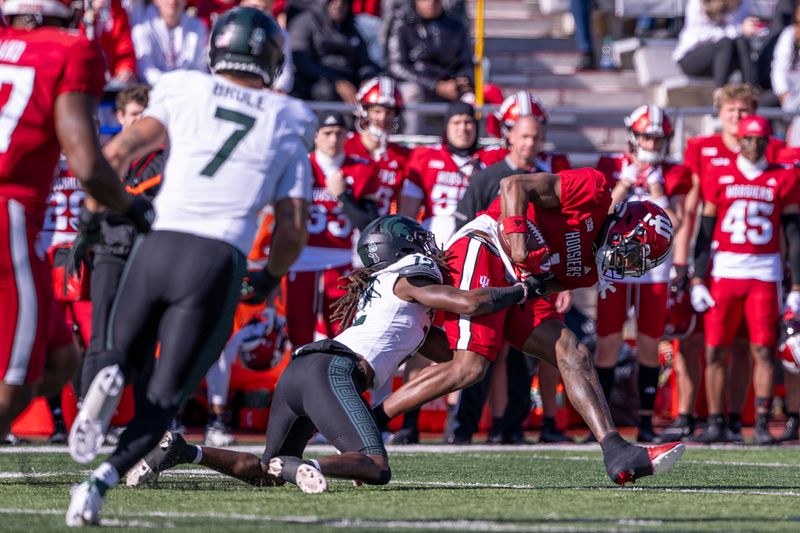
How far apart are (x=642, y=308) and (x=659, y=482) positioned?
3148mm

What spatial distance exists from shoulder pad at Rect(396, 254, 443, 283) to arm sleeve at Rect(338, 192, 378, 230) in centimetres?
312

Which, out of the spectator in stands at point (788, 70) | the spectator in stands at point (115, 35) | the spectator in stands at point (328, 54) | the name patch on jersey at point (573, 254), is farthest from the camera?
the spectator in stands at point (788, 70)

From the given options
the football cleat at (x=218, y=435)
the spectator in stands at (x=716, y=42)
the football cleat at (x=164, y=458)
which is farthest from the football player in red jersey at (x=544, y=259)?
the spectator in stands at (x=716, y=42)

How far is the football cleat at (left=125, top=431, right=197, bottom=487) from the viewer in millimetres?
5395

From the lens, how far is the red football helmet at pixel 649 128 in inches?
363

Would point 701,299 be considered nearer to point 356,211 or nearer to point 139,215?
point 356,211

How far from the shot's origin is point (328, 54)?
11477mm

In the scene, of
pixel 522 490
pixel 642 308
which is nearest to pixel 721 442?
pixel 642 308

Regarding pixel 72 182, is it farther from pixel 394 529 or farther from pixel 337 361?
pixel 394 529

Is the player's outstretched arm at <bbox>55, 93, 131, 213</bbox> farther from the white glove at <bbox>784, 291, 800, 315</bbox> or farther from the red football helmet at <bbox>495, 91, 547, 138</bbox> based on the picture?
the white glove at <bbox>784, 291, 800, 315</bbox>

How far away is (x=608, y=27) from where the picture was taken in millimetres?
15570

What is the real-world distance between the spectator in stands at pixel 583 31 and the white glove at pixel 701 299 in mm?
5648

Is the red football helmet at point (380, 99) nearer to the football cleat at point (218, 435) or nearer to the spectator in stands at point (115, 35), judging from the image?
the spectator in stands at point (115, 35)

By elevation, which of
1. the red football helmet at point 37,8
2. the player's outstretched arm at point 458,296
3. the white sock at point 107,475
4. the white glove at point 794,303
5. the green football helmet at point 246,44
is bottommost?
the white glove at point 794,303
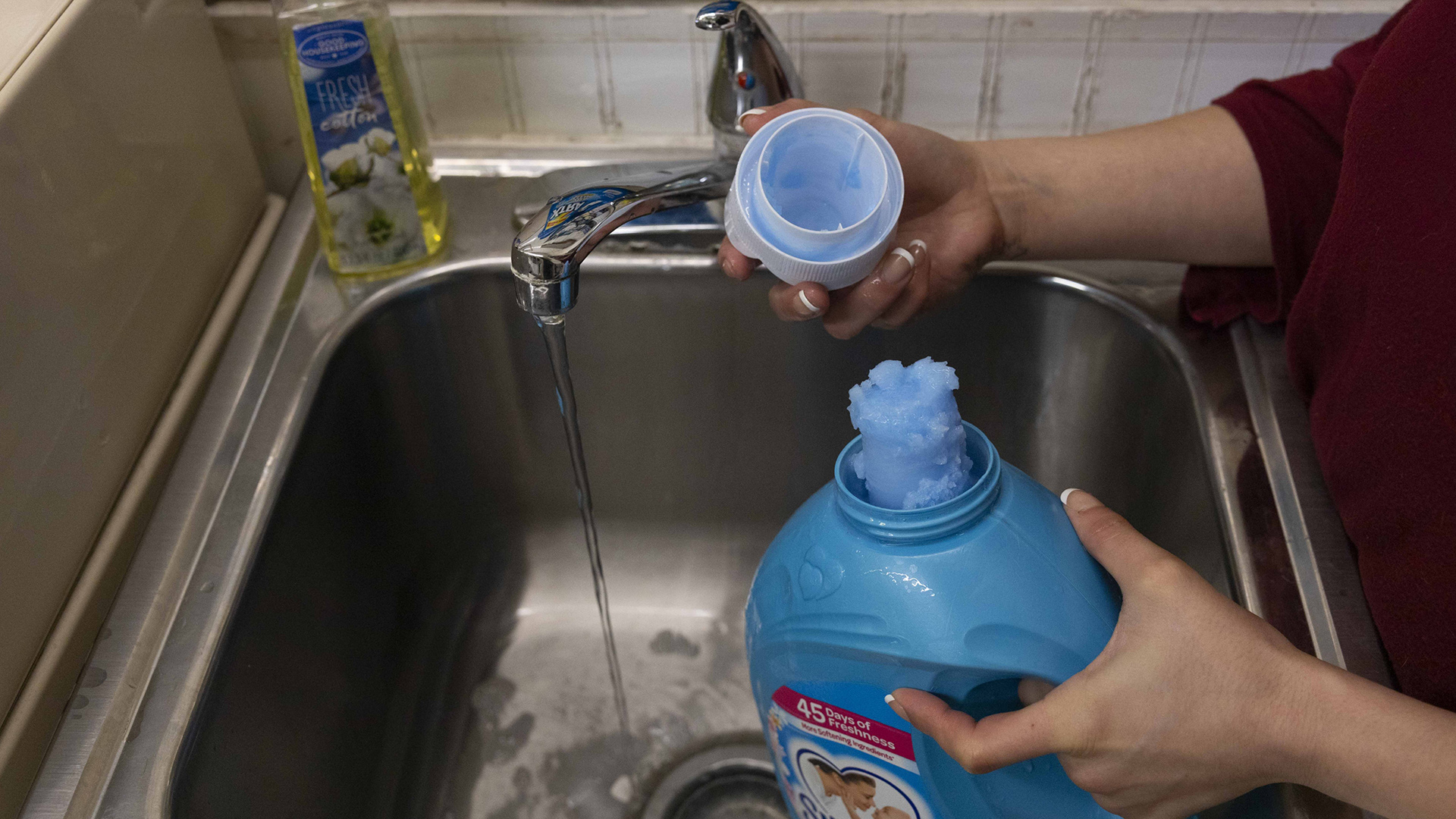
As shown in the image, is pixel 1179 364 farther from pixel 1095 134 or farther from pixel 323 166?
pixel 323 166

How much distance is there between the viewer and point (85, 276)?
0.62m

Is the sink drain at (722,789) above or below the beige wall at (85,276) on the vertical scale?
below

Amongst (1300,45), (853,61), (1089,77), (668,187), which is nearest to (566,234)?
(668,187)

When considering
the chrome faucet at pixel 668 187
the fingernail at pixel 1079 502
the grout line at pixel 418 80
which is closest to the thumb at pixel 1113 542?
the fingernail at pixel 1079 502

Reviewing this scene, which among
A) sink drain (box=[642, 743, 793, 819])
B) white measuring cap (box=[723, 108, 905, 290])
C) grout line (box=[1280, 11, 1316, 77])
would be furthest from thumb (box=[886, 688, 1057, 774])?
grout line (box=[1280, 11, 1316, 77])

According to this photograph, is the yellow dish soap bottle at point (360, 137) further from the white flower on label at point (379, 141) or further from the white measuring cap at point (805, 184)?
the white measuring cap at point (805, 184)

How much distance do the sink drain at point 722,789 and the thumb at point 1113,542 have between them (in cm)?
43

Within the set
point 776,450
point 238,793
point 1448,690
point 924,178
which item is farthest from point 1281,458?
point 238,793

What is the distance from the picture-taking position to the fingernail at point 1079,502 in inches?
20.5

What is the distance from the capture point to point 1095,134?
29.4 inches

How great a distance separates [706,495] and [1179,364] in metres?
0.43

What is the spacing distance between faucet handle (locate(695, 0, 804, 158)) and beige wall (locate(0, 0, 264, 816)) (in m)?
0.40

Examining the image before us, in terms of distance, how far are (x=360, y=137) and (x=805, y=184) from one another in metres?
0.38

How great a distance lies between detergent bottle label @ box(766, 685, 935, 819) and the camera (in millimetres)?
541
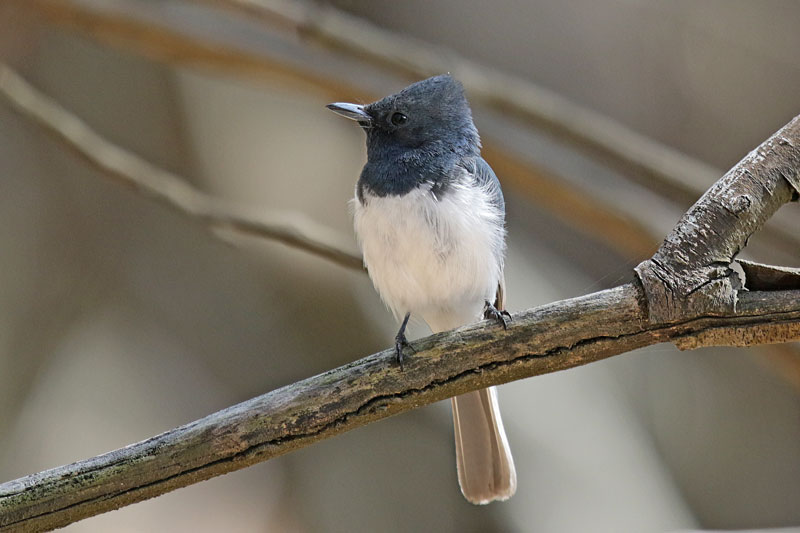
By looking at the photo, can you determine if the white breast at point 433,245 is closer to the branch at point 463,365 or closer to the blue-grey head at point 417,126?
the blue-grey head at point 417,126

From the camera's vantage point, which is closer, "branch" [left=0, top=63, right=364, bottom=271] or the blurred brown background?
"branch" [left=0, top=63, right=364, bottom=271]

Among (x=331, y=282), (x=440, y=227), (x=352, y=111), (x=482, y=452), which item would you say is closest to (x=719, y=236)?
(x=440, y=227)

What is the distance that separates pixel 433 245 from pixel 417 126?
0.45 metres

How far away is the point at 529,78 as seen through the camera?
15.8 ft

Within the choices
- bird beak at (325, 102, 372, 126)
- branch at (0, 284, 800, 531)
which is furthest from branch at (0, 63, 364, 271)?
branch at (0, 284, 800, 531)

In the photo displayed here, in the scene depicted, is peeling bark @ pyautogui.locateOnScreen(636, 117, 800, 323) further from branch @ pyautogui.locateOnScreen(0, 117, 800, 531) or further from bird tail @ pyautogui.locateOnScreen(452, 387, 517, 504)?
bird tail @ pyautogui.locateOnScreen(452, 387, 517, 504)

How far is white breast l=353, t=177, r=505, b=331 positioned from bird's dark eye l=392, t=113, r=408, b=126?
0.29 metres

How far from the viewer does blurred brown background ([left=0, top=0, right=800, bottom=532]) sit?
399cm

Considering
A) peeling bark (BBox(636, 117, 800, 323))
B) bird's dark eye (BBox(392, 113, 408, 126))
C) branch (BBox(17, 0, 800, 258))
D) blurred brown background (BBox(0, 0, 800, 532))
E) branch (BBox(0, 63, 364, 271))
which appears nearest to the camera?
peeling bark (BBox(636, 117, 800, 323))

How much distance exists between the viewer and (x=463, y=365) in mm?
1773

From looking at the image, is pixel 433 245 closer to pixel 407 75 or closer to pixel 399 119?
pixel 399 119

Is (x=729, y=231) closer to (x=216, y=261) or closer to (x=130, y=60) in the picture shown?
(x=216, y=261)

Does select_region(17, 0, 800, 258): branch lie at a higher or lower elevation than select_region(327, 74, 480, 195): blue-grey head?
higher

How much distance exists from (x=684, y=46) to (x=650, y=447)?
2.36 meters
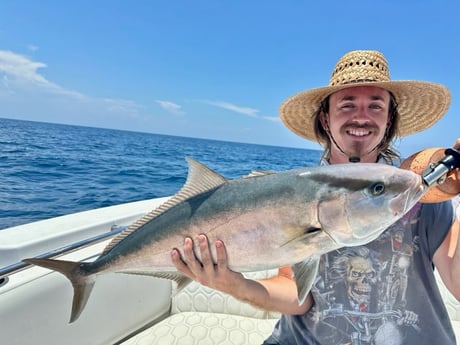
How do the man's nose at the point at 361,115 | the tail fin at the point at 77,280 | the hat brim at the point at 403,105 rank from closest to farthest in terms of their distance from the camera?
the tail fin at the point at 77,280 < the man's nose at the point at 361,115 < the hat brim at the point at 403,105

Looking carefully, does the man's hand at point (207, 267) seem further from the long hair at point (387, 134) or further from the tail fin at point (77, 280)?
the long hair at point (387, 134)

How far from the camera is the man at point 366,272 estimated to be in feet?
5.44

● ● ● ●

▶ **Exercise details**: Restate each entry word for word, leaving out any pictures.

▶ **Solution to this problem**:
How far apart are (x=642, y=308) and (x=659, y=482) positioned?
3148mm

What spatial distance exists from shoulder pad at Rect(396, 254, 443, 283) to arm sleeve at Rect(338, 192, 378, 230) in centimetres?
312

Which, out of the spectator in stands at point (788, 70) | the spectator in stands at point (115, 35) | the spectator in stands at point (328, 54) | the name patch on jersey at point (573, 254), is farthest from the camera?
the spectator in stands at point (788, 70)

From the given options
the football cleat at (x=218, y=435)
the spectator in stands at (x=716, y=42)
the football cleat at (x=164, y=458)
which is farthest from the football player in red jersey at (x=544, y=259)?
the spectator in stands at (x=716, y=42)

How far is the football cleat at (left=125, top=431, right=197, bottom=487) from the viewer in millimetres?
5395

From the lens, how far is the red football helmet at pixel 649 128 in inches?
363

Would point 701,299 be considered nearer to point 356,211 or nearer to point 139,215?
point 356,211

How far from the shot's origin is point (328, 54)?
11477mm

In the scene, of
pixel 522 490
pixel 642 308
which is nearest to pixel 721 442?
pixel 642 308

Regarding pixel 72 182, is it farther from pixel 394 529 or farther from pixel 337 361?
pixel 394 529

Is the player's outstretched arm at <bbox>55, 93, 131, 213</bbox> farther from the white glove at <bbox>784, 291, 800, 315</bbox> or farther from the red football helmet at <bbox>495, 91, 547, 138</bbox> based on the picture?
the white glove at <bbox>784, 291, 800, 315</bbox>

How far away is (x=608, y=27) from where the picture was taken in millimetres?
15570

What is the real-world distance between the spectator in stands at pixel 583 31 and the white glove at pixel 701 299 in mm?
5648

Is the red football helmet at point (380, 99) nearer to the football cleat at point (218, 435) or nearer to the spectator in stands at point (115, 35), judging from the image?
the spectator in stands at point (115, 35)

By elevation, which of
1. the red football helmet at point 37,8
2. the player's outstretched arm at point 458,296
3. the white sock at point 107,475
4. the white glove at point 794,303
5. the green football helmet at point 246,44
is bottommost?
the white glove at point 794,303
As shown in the image, is pixel 1179 364 farther from pixel 1095 134 or farther from pixel 323 166?
pixel 323 166

How much distance is there between the viewer and point (85, 276)?
0.62m

Is the sink drain at (722,789) above or below the beige wall at (85,276) on the vertical scale?
below

Amongst (1300,45), (853,61), (1089,77), (668,187), which is nearest to (566,234)?
(668,187)

When considering
the chrome faucet at pixel 668 187
the fingernail at pixel 1079 502
the grout line at pixel 418 80
which is closest to the thumb at pixel 1113 542?
the fingernail at pixel 1079 502

Reviewing this scene, which among
A) sink drain (box=[642, 743, 793, 819])
B) white measuring cap (box=[723, 108, 905, 290])
C) grout line (box=[1280, 11, 1316, 77])
would be furthest from thumb (box=[886, 688, 1057, 774])?
grout line (box=[1280, 11, 1316, 77])

According to this photograph, is the yellow dish soap bottle at point (360, 137) further from the white flower on label at point (379, 141) or further from the white measuring cap at point (805, 184)?
the white measuring cap at point (805, 184)

How much distance do the sink drain at point 722,789 and the thumb at point 1113,542 have between them (in cm)?
43

Within the set
point 776,450
point 238,793
point 1448,690
point 924,178
which item is farthest from point 1281,458?
point 238,793

What is the distance from the picture-taking position to the fingernail at point 1079,502 in inches?
20.5

What is the distance from the capture point to point 1095,134?
29.4 inches

How great a distance separates [706,495] and [1179,364] in metres?
0.43

What is the spacing distance between faucet handle (locate(695, 0, 804, 158)) and beige wall (locate(0, 0, 264, 816)) (in m)?
0.40

Examining the image before us, in terms of distance, how far are (x=360, y=137) and (x=805, y=184) from one another in metres?
0.38

How great a distance lies between detergent bottle label @ box(766, 685, 935, 819) and the camera (in millimetres)?
541
By looking at the photo, can you determine if the white breast at point 433,245 is closer to the branch at point 463,365 or closer to the blue-grey head at point 417,126?
the blue-grey head at point 417,126

From the camera's vantage point, which is closer, "branch" [left=0, top=63, right=364, bottom=271] or the blurred brown background?
"branch" [left=0, top=63, right=364, bottom=271]

Among (x=331, y=282), (x=440, y=227), (x=352, y=111), (x=482, y=452), which item would you say is closest to (x=719, y=236)?
(x=440, y=227)

What is the distance that separates pixel 433 245 from pixel 417 126?
0.45 metres

How far away is the point at 529,78 as seen through the camera?
15.8 ft

Within the choices
- bird beak at (325, 102, 372, 126)
- branch at (0, 284, 800, 531)
which is furthest from branch at (0, 63, 364, 271)?
branch at (0, 284, 800, 531)

In the photo displayed here, in the scene depicted, is peeling bark @ pyautogui.locateOnScreen(636, 117, 800, 323) further from branch @ pyautogui.locateOnScreen(0, 117, 800, 531) or further from bird tail @ pyautogui.locateOnScreen(452, 387, 517, 504)?
bird tail @ pyautogui.locateOnScreen(452, 387, 517, 504)

How far is white breast l=353, t=177, r=505, b=331 positioned from bird's dark eye l=392, t=113, r=408, b=126?
0.29 metres

How far from the viewer does blurred brown background ([left=0, top=0, right=800, bottom=532]) sit?
399cm

Considering
A) peeling bark (BBox(636, 117, 800, 323))
B) bird's dark eye (BBox(392, 113, 408, 126))
C) branch (BBox(17, 0, 800, 258))
D) blurred brown background (BBox(0, 0, 800, 532))
E) branch (BBox(0, 63, 364, 271))
which appears nearest to the camera?
peeling bark (BBox(636, 117, 800, 323))

How much distance exists between the viewer and (x=463, y=365) in mm?
1773

From looking at the image, is pixel 433 245 closer to pixel 407 75 or closer to pixel 399 119?
pixel 399 119

Is (x=729, y=231) closer to (x=216, y=261) or closer to (x=130, y=60) in the picture shown?
(x=216, y=261)

Does select_region(17, 0, 800, 258): branch lie at a higher or lower elevation than select_region(327, 74, 480, 195): blue-grey head?
higher

How much distance exists from (x=684, y=46) to (x=650, y=447)?
2.36 meters
How do the man's nose at the point at 361,115 | the tail fin at the point at 77,280 | the hat brim at the point at 403,105 rank from closest to farthest in terms of their distance from the camera?
the tail fin at the point at 77,280 < the man's nose at the point at 361,115 < the hat brim at the point at 403,105

Looking carefully, does the man's hand at point (207, 267) seem further from the long hair at point (387, 134) or further from the tail fin at point (77, 280)?
the long hair at point (387, 134)

How far from the camera is the man at point 366,272 estimated to be in feet?
5.44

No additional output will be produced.